Simone Rubino steuert auf dieser CD vier Solostücke bei: drei Solokadenzen des chinesischen Komponisten Tan Dun (*1957) und eine eigene Komposition (Born of Water and Spirit), zu der er auch selbst singt. Fehlten einem auf seiner solistischen Debüt-CD Immortal Bach (2017) letztendlich visuelle Anknüpfungspunkte, wirken die abstrakten Klänge des Schlagwerks hier wie funkelnde Kosmen. Der perkussive Akt lässt Raum zum Nachsinnen über die gehörten Texte, bezieht sich durch Nutzung des flüssigen Elements direkt auf den Titel Water & Spirit und lässt die faszinierenden Schwingungen fast schon körperlich hörbar werden.
Jedes Stück hat seine Eigenheiten, mal hört man den Windsbacher Knabenchor ohne, mal mit Instrumentalbegleitung, die sich jedoch nie aufdrängt, sondern durch ihre ganz eigenen Bewegungen dem vokalen Ton eine weitere Farbe hinzufügt. Beispielhaft gelingt das in Bachs Motette Der Geist hilft unser Schwachheit auf’, in der Rubino den Continuo-Part übernimmt: Ganz dem Motto Water & Spirit verpflichtet scheint sein Spiel zu tropfen und zu glucksen, der chorische Melodiefluss spiegelt sich darin wie in klarem Wasser.
Was dieser Knabenchor zustande bringt, macht ihm so schnell keiner nach: Spätromantisches Schwelgen in Motetten von Josef Renner oder Albert Becker, ein wunderbares ‘Schaffe in mir Gott’ von Brahms – seit Martin Lehmann den Chor dirigiert, ist eine unaufgeregte Gelassenheit ein weiteres Markenzeichen, das die ohnehin schon über jeden Zweifel erhabene Symbiose aus transparenter Homogenität, Intonation, Diktion und natürlicher Klangschönheit bereichert. Auch der kraftvolle Ton der Männerstimmen ist nach wie vor bezaubernd: Die Gregorianik eines Rabanus Maurus und der Psalm ‘In Deine Hände, befehle ich meinen Geist’ aus der eigens für die Windsbacher komponierten Sammlung von Emanuel Vogt beschenken einen reich, der hier hinzugefügte Trommelschlag klingt passend pulsierend.

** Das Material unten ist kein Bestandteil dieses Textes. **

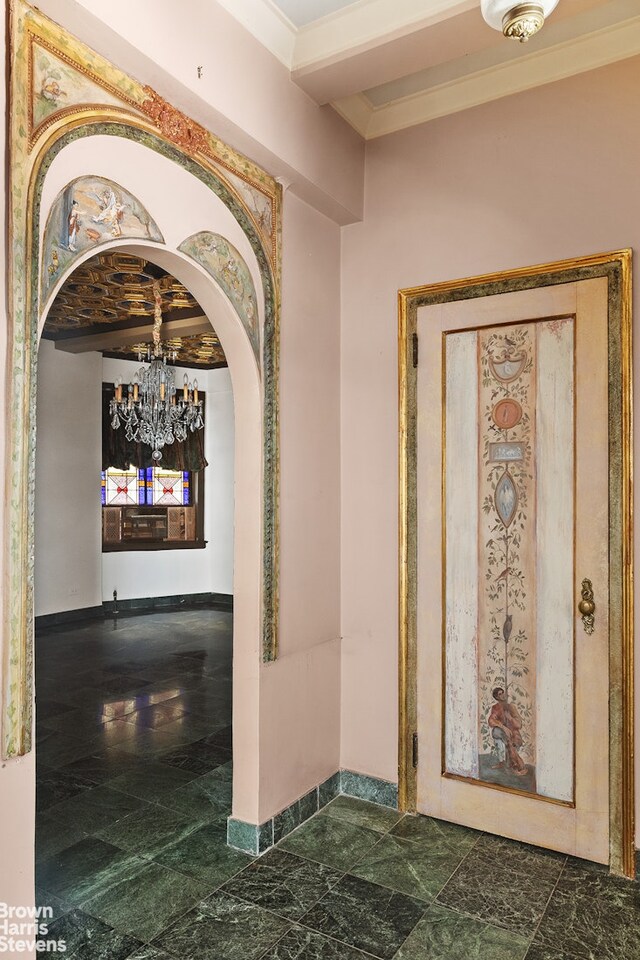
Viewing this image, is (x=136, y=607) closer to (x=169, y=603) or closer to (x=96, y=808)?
(x=169, y=603)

Er ertönt auch in der Schütz-Motette ‘Selig sind die Toten’ und erinnert gespenstisch an das Entstehungsjahr der Geistlichen Chormusik 1648 am Ende des Dreißigjährigen Krieges. Water & Spirit hat bewusst und unbewusst auch Elemente des Musiktheaters. Das anschließende Tenebrae Factae Sunt von Francis Poulenc mit packender Dynamik und elegantem Spiel mit der Dissonanz wie am Schluss Regers Nachtlied erklimmen gar den Rang der Referenzeinspielung. Dieser Chor bewegt sich in allen Epochen mit einer selbstverständlichen musikalischen wie musikantischen Stilsicherheit, die ihresgleichen sucht.